- [GOAL OF THE EXERCISE]
Pick up the article on inclusive machine learning below after its last sentence and keep writing it.
**** EXTRACT PROVIDED
10 Methods of Inclusive Machine Learning

Published in

HackHer413

8 min readJul 26, 2019

Let’s start with a hypothetical:

Recruiters at a company examine thousands of resumes for a single job. The company implements a machine learning algorithm that ranks candidates’ resumes based on current employee’s resumes.

What’s wrong with this situation? Flashing forward 1 year…

The company saved money and time by implementing this ‘stellar’ recruiting algorithm. However, one day, a data scientist reviews the model in complete shock. The model penalized candidates for being in the Women’s Chess Club, Mount Holyoke College, and Smith College. It was unapologetically sexist.

This is not actually a hypothetical. This happens and continues to happen, every day in the workforce.

What went wrong?

The sad fact is, it may be difficult to detect a discriminatory model. Machine learning is one of the most useful tools of the 21st century. However, it can also be one of the most dangerous.

What is Inclusive Machine Learning?

Inclusive machine learning involves the concept of fairness. Defined by Google, fairness in machine learning aims to:

“prevent unjust or prejudicial treatment of people related to race, income, sexual orientation, religion, gender, and other characteristics historically associated with discrimination and marginalization, when and where they manifest in algorithmic systems or algorithmically aided decision-making.”

Machine learning is more popular than ever. It is our job to make machine learning work for good, not for evil. Ready to join the fairness bandwagon?

1. Know the limitations of your data

Yay data! Without it, there would be no data science. Yet, data may not always be as great as it seems. Imagine you’re given a labeled dataset from upper-level management. Your task is to make sense of the data and create a model that predicts a target variable.

Before you begin with machine learning, answer these questions:

How were the data collected?

Inequalities and biases may already be present in your data merely by how it was collected. What population was the data sampled from? How was the data labeled? If the data collection method isn’t clear, big red flag.

Who/what are excluded in your data?

In the resume example above, the classifier was trained on resume data. What is the harm in that? If a company historically hired white, affluent, young, straight men, the resume dataset will reflect that population. Models are limited to the fairness of their data. In this case, machine learning will tell the company to hire more white, affluent, young, straight men, and exclude the rest.
********
**** SUPPLIED INFORMATION
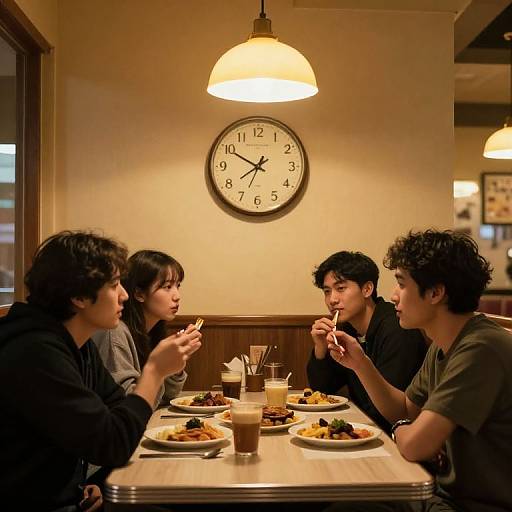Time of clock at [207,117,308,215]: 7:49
********
**** SUPPLIED INFORMATION
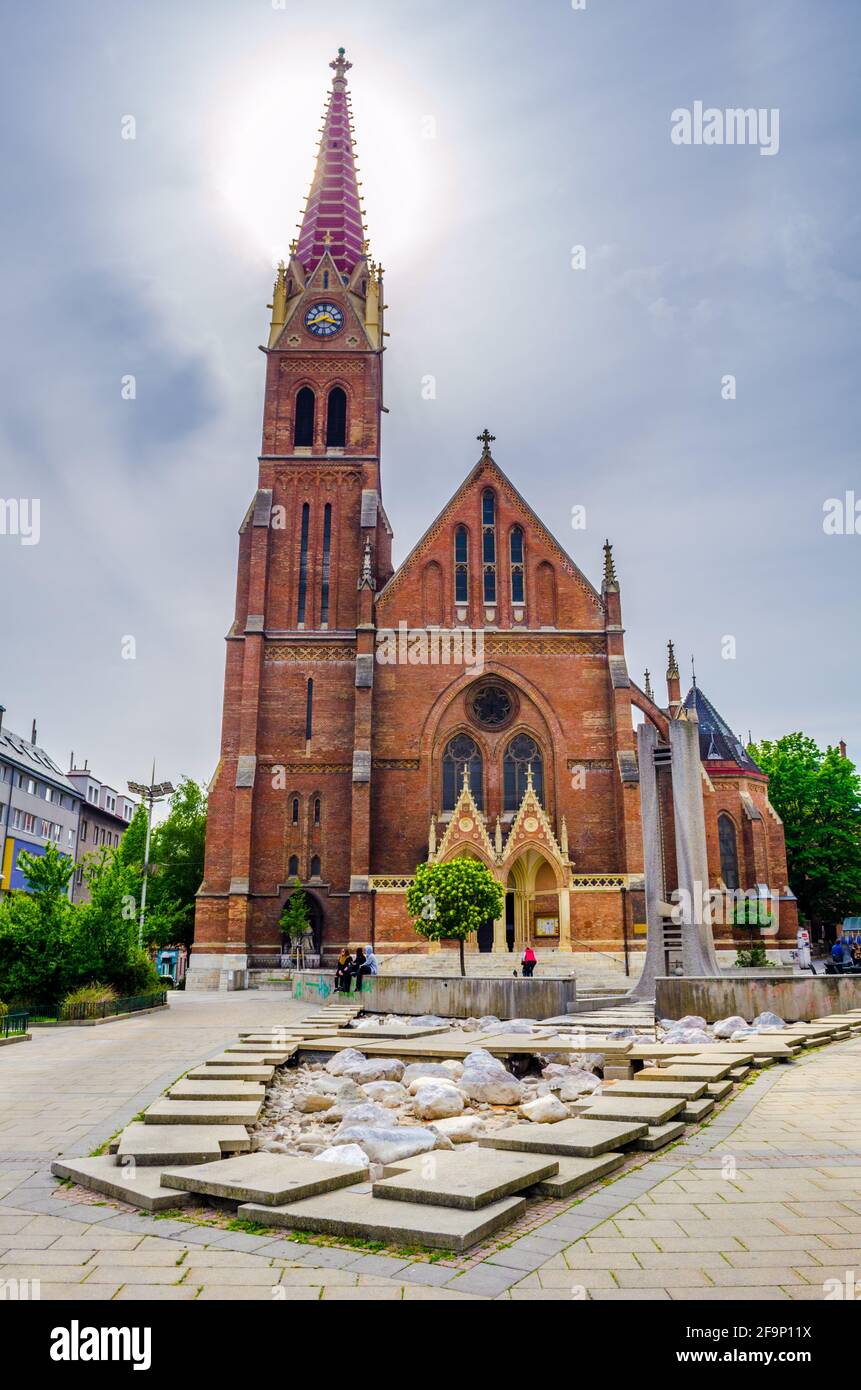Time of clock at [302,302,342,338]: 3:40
********
- [RESULT OF THIS EXERCISE]
Are there proxy variables?

Proxies are variables in your feature set that may represent other (often, problematic) variables. One example of a common proxy variable is Zip Code. In many predictive policing efforts, Zip Codes are features in a machine learning model used to determine where law enforcement officers should focus their time. However, Zip Codes can be a proxy for race in the United States (see below), as well as income, health, religion, and many more factors. The best way to combat proxy variables is to identify proxies and leave them out of your feature set.

Visualization that shows the racial breakdown of New York City. Data was collected from the 2016 U.S. Census.

Bottom line: GIGO. Garbage in Garbage out.

2. Understand your Target Variable

Many datasets initially lack labels or target variables. Oftentimes, the data scientist must either choose which label to predict, create a new label, or perform unsupervised machine learning.

Here are some questions to start evaluating your model’s target variable:

What does your target variable really mean?

Let’s say your target variable is a predictive measure for how successful a job applicant will be. What does it mean to be successful? Will success be measured by income, job performance, or role? What is a characteristic of success that cannot be measured numerically? Is your label objective? Bottom line: Know your target variable’s assumptions and limitations. Keep track of those decisions throughout the machine learning process.

Are there implicit biases within your target variable?

Continuing the predictive measure above, let’s say income is selected as a measure of employee success. While at first, this may seem reasonable, problems will arise because there are confounding variables that impact income (such as race and gender). These biases will now be built into your model. GIGO applies here more than ever.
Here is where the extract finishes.